But topological spaces have some relatively unusual properties-not shared by algebraic things like groups or vector spaces (or sets-)summed up by the slogan that the first isomorphism theorem does not hold. In particular, injective maps aren't necessarily homeomorphisms onto their image. The latter are clearly interesting, so we look for some kind of abstract characterization of why they're interesting, and the answer I'm offering is that they're extremal. The general definition is that $f:X\to Y$ is an extremal monomorphism if, whenever $f=g\circ e$ for $e:X\to Z,g:Z\to Y$ with $e$ an epimorphism, $e$ is actually an isomorphism (a general word which means bijection when interpreted in sets, homeomorphism when interpreted in topological spaces.)

If you think about it for a minute, you'll find that this definition reads strangely when $X,Y,Z$ are sets and $f,g,e$ arbitrary functions: $f$ is an injection and $e$ a surjection, so that certainly $e$ is a bijection. And indeed all monomorphisms of sets are extremal, but this is not so for topological spaces! It's a good exercise to prove that the extremal monomorphisms where $X,Y,Z$ are topological spaces and $f,g,e$ continuous functions are exactly the embeddings. Use the fact that the identity map from $(X,\tau)$ to $(X,\tau')$ is an epimorphism but not a homeomorphism whenever $\tau'$ is strictly coarser than $\tau$.

◆ EXCERPTED DATA:

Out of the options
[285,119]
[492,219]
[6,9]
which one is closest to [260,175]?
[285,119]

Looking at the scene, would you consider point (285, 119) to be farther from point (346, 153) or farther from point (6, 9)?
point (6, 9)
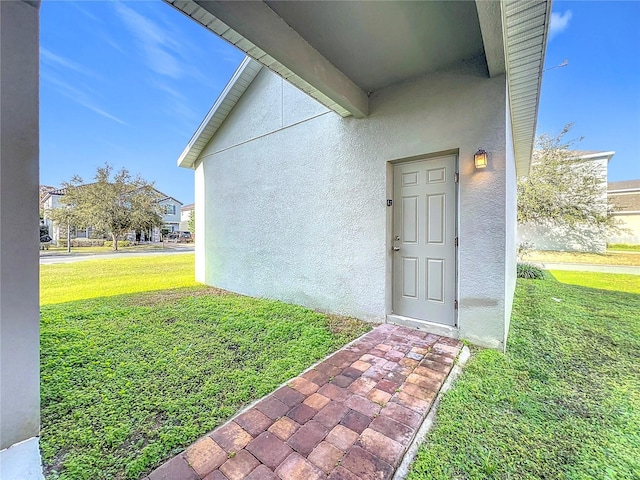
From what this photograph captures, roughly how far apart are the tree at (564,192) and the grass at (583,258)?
164cm

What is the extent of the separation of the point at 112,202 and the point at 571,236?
32959 mm

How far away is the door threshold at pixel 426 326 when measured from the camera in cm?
338

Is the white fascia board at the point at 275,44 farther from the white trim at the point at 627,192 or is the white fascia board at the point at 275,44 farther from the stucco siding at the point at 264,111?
the white trim at the point at 627,192

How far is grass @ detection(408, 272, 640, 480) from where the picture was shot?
1539 millimetres

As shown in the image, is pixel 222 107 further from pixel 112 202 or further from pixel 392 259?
pixel 112 202

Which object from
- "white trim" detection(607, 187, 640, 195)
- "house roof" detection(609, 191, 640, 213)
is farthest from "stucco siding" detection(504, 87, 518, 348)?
"white trim" detection(607, 187, 640, 195)

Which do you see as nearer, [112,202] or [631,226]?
[631,226]

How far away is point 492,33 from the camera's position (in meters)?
2.37

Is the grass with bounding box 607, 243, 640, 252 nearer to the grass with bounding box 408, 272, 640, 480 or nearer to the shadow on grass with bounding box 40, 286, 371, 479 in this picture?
the grass with bounding box 408, 272, 640, 480

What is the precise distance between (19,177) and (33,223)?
0.28 m

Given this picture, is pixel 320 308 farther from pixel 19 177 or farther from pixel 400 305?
pixel 19 177

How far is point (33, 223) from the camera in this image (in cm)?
160

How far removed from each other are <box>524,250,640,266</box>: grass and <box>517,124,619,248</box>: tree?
5.37 ft

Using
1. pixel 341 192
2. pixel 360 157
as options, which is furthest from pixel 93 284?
pixel 360 157
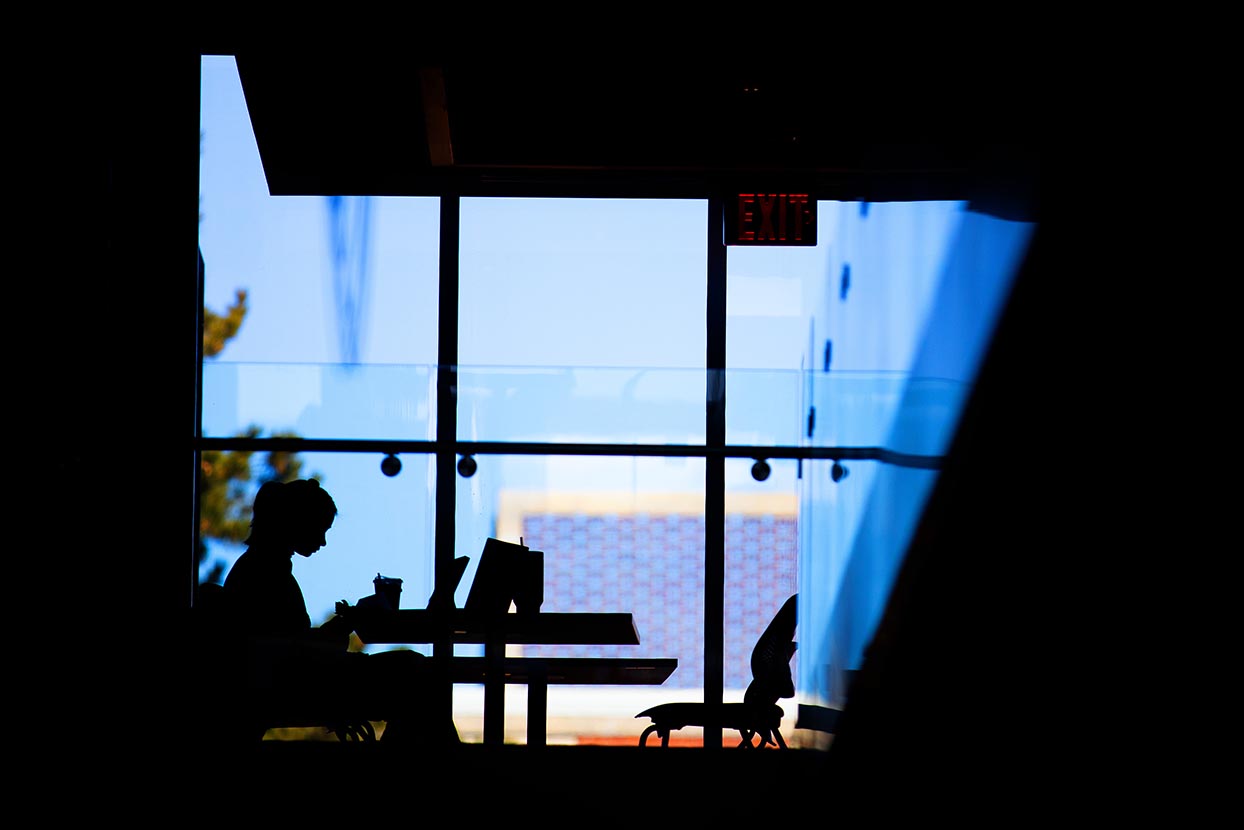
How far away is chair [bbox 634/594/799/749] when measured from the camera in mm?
4547

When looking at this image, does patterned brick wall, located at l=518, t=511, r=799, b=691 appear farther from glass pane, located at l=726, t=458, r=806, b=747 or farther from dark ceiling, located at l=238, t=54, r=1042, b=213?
dark ceiling, located at l=238, t=54, r=1042, b=213

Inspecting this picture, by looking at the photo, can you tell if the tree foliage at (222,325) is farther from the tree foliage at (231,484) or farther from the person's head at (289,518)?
the person's head at (289,518)

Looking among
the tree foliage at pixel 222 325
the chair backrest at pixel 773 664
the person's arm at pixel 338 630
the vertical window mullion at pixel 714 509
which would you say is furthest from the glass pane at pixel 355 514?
Result: the chair backrest at pixel 773 664

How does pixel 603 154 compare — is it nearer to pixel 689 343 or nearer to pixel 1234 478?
pixel 689 343

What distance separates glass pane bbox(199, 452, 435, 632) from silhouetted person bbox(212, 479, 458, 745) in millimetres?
2287

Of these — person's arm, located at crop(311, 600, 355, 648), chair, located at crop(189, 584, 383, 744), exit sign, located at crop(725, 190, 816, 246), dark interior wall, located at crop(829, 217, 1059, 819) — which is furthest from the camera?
exit sign, located at crop(725, 190, 816, 246)

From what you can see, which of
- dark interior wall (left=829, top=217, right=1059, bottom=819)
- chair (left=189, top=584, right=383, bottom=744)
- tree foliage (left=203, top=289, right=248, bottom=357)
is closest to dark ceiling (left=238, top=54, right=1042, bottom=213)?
tree foliage (left=203, top=289, right=248, bottom=357)

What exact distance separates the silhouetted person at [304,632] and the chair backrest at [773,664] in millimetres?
1477

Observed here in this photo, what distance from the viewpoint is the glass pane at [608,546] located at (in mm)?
6262

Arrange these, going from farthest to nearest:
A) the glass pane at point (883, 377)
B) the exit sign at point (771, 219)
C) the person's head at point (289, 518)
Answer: the exit sign at point (771, 219) → the person's head at point (289, 518) → the glass pane at point (883, 377)

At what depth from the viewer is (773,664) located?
4.79 m

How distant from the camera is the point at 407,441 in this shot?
6.28 meters

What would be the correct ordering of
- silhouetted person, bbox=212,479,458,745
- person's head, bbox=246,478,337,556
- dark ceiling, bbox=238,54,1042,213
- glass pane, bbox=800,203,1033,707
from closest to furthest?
glass pane, bbox=800,203,1033,707
silhouetted person, bbox=212,479,458,745
person's head, bbox=246,478,337,556
dark ceiling, bbox=238,54,1042,213

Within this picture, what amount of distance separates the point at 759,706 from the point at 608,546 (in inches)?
72.8
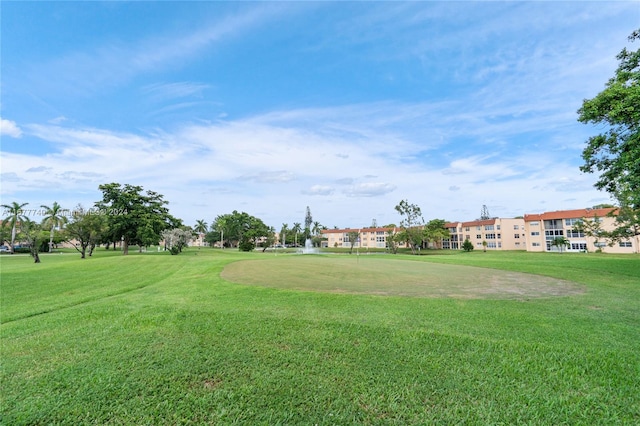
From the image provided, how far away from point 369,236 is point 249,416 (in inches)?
3893

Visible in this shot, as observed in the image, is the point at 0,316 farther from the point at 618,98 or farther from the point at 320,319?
the point at 618,98

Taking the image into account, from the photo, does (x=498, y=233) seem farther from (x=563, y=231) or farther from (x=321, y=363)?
(x=321, y=363)

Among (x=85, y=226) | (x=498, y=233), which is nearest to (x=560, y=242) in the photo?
(x=498, y=233)

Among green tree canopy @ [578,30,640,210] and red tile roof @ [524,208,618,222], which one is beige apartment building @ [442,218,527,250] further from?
green tree canopy @ [578,30,640,210]

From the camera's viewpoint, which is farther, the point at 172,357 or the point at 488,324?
the point at 488,324

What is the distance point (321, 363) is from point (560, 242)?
2619 inches

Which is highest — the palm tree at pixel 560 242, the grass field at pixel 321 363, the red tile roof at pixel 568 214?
the red tile roof at pixel 568 214

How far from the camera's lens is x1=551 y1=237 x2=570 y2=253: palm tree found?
5461 centimetres

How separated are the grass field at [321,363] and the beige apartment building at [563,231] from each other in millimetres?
60715

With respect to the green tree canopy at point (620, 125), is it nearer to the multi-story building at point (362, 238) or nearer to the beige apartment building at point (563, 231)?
the beige apartment building at point (563, 231)

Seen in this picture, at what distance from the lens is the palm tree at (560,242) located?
54612 millimetres

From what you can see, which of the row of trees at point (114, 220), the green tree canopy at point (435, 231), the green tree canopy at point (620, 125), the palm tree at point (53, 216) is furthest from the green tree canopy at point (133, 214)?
the green tree canopy at point (435, 231)

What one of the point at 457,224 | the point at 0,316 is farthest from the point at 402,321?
the point at 457,224

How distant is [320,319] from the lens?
595cm
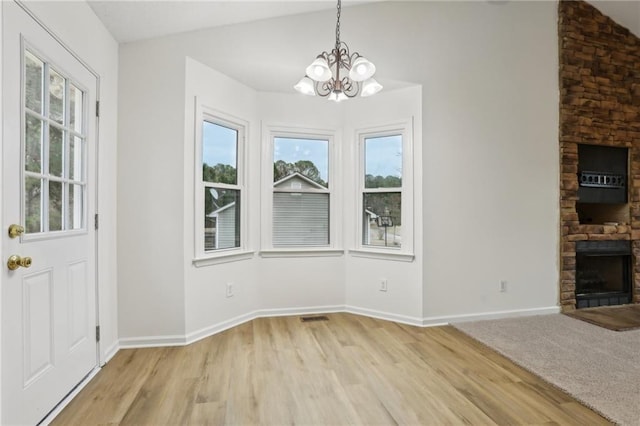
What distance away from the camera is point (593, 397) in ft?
7.07

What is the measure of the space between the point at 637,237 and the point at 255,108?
482 centimetres

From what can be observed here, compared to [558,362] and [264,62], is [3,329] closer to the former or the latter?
[264,62]

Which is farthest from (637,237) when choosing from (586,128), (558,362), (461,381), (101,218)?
(101,218)

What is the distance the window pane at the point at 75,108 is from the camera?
2.27 metres

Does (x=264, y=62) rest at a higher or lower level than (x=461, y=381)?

◆ DIRECTIONS: In the text on extremal monomorphisms, what does the word "isomorphism" mean when it is interpreted in sets, and what does it mean in topological spaces?

◆ FINISHED ANSWER: It means a bijection in sets and a homeomorphism in topological spaces.